The lines from the one holding "Framed – Wood" to the final line of the listing below are to be duplicated exactly, with both ends included and pictures omitted.

(DATA SECTION):
-------
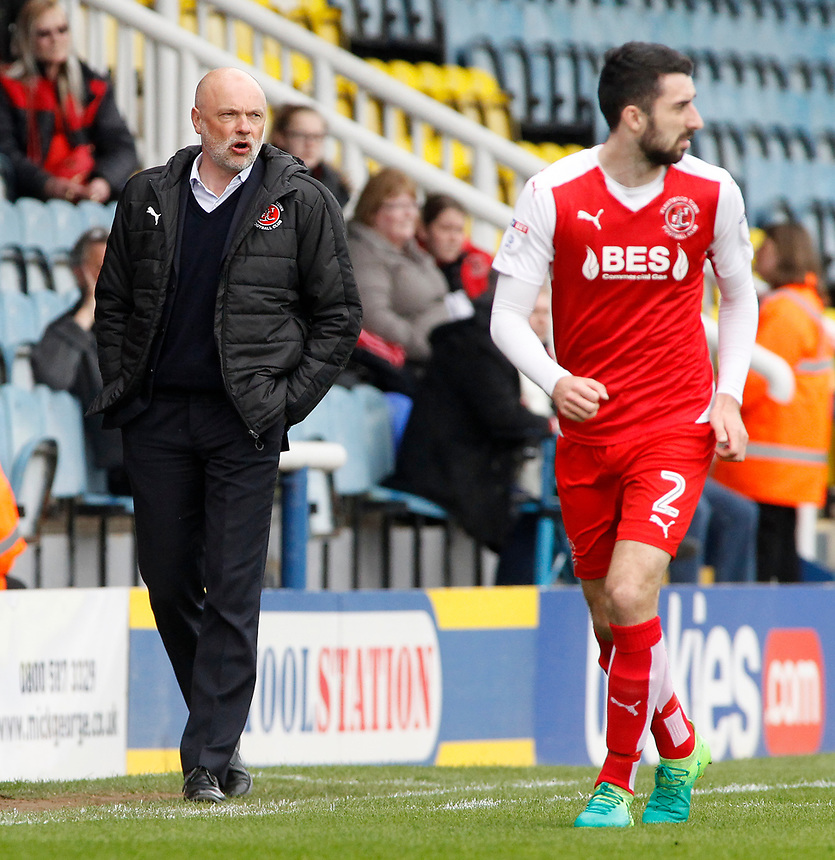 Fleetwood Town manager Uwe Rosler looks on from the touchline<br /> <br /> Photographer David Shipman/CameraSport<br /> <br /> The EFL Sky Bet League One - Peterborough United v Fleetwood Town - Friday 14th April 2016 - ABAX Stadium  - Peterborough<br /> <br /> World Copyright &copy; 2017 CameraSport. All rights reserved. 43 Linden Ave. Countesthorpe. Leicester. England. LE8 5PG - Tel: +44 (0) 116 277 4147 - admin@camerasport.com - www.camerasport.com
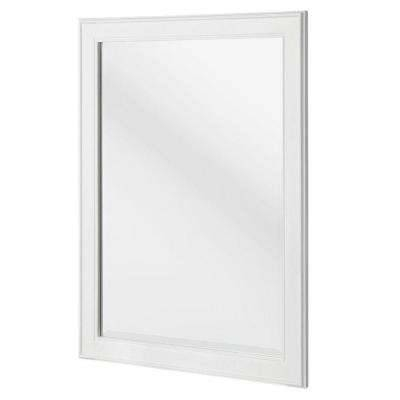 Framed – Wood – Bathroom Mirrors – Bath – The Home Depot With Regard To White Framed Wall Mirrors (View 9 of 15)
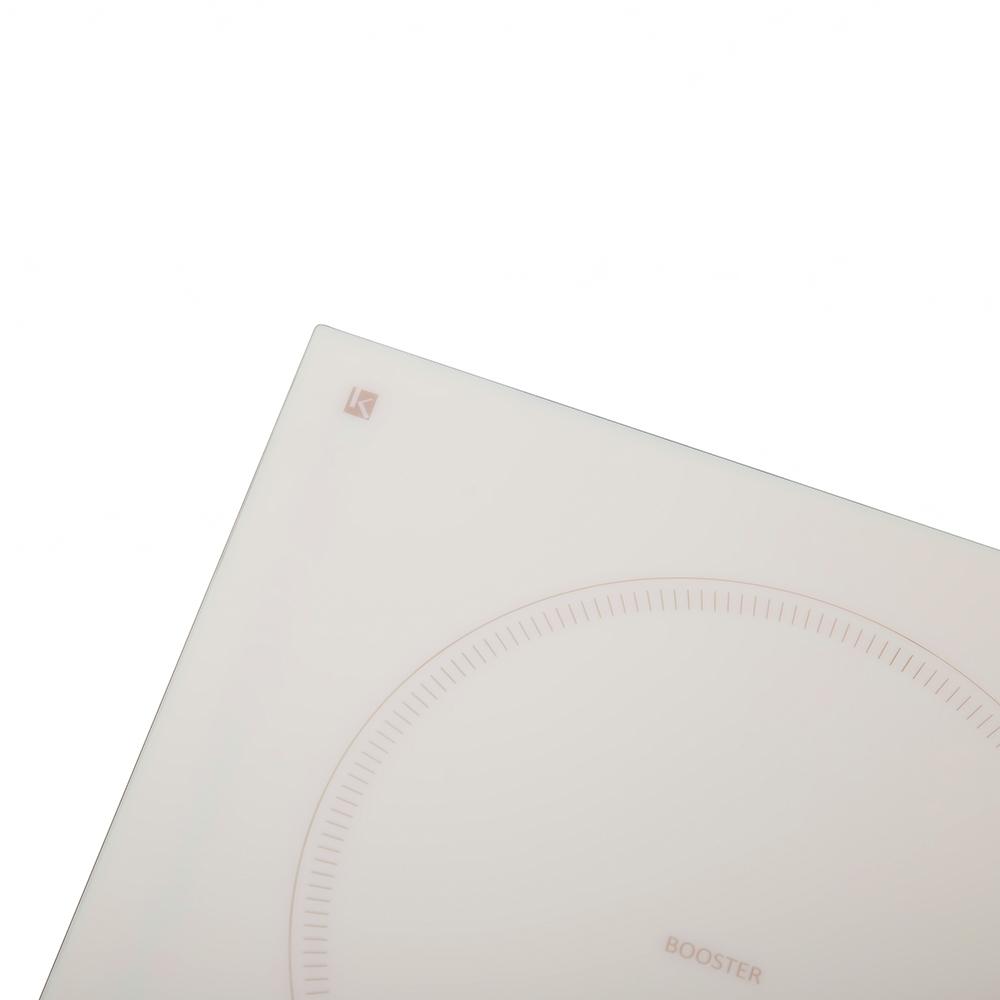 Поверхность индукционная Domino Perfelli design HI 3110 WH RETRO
-------
(EXPECTED OUTPUT):
 Framed – Wood – Bathroom Mirrors – Bath – The Home Depot With Regard To White Framed Wall Mirrors (View 9 of 15)
 Поверхность индукционная Domino Perfelli design HI 3110 WH RETRO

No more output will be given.